--- begin Given records ---
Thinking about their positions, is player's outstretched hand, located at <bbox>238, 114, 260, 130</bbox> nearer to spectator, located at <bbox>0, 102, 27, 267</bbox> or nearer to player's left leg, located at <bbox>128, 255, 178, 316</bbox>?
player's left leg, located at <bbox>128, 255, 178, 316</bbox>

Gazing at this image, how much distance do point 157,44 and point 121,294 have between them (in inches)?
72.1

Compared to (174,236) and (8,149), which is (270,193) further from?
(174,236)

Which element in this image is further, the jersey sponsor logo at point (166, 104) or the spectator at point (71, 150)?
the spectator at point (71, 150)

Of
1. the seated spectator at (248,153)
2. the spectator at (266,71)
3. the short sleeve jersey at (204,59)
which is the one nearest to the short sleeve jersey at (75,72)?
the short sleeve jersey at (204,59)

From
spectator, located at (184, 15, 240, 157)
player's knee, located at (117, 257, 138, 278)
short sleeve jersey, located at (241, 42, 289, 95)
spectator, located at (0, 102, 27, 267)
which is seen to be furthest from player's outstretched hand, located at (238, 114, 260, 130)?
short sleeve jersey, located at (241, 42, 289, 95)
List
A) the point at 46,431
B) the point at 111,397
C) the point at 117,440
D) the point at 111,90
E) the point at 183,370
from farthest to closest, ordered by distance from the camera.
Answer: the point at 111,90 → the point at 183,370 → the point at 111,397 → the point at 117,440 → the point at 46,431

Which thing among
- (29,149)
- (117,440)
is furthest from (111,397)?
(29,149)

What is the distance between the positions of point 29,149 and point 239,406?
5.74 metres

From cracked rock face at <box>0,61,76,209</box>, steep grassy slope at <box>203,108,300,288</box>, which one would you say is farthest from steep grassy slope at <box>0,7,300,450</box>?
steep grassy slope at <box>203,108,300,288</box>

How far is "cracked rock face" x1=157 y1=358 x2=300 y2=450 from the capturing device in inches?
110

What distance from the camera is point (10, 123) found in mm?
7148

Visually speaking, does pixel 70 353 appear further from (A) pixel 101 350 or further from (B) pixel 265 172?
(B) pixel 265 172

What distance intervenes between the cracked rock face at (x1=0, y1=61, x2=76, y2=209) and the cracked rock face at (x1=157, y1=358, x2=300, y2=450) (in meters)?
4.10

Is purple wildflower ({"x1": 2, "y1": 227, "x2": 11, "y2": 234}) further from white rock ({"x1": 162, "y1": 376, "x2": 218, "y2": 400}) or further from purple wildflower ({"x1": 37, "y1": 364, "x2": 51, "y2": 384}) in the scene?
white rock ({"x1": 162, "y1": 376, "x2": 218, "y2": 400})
--- end Given records ---
Reproduce all of the items above, swapping every occurrence of "cracked rock face" for "weathered cliff face" and leaving everything else unchanged.

Thinking about their positions, is player's outstretched hand, located at <bbox>238, 114, 260, 130</bbox> nearer to spectator, located at <bbox>0, 102, 27, 267</bbox> or nearer to player's left leg, located at <bbox>128, 255, 178, 316</bbox>?
player's left leg, located at <bbox>128, 255, 178, 316</bbox>

Gazing at this image, how much distance do point 157,44 and point 121,294 have between them (in inches)?
72.1

Compared to (174,236) and (8,149), which is (270,193) further from?
(174,236)

Which element in this image is further, the jersey sponsor logo at point (166, 104) or the spectator at point (71, 150)?
the spectator at point (71, 150)

Of
1. the seated spectator at (248,153)
2. the spectator at (266,71)
3. the short sleeve jersey at (204,59)
which is the one nearest to the short sleeve jersey at (75,72)?
the short sleeve jersey at (204,59)

From
spectator, located at (184, 15, 240, 157)
player's knee, located at (117, 257, 138, 278)
short sleeve jersey, located at (241, 42, 289, 95)
spectator, located at (0, 102, 27, 267)
which is seen to be furthest from player's outstretched hand, located at (238, 114, 260, 130)?
short sleeve jersey, located at (241, 42, 289, 95)
List
A) the point at 46,431
B) the point at 111,397
C) the point at 117,440
D) the point at 111,90
E) the point at 183,370
from farthest to closest, ordered by distance from the camera.
Answer: the point at 111,90 → the point at 183,370 → the point at 111,397 → the point at 117,440 → the point at 46,431

Which thing among
- (29,149)
- (117,440)
is furthest from (111,397)?
(29,149)

What is the distance between the positions of point 29,149 and point 239,406?
5.74 metres

From weathered cliff face at <box>0,61,76,209</box>, steep grassy slope at <box>203,108,300,288</box>, which one would you say is farthest from steep grassy slope at <box>0,7,300,450</box>?
steep grassy slope at <box>203,108,300,288</box>

How far is "weathered cliff face" x1=157 y1=358 x2=300 y2=450 from the capturing device in inches?
110

What distance from the camera is point (10, 123) found in mm?
7148

Visually speaking, does pixel 70 353 appear further from (A) pixel 101 350 or further from (B) pixel 265 172?
(B) pixel 265 172

What distance intervenes between the weathered cliff face at (x1=0, y1=61, x2=76, y2=209) and the weathered cliff face at (x1=157, y1=358, x2=300, y2=450) (in meters)?
4.10

Is purple wildflower ({"x1": 2, "y1": 227, "x2": 11, "y2": 234}) further from white rock ({"x1": 162, "y1": 376, "x2": 218, "y2": 400}) or further from purple wildflower ({"x1": 37, "y1": 364, "x2": 51, "y2": 384}) in the scene?
white rock ({"x1": 162, "y1": 376, "x2": 218, "y2": 400})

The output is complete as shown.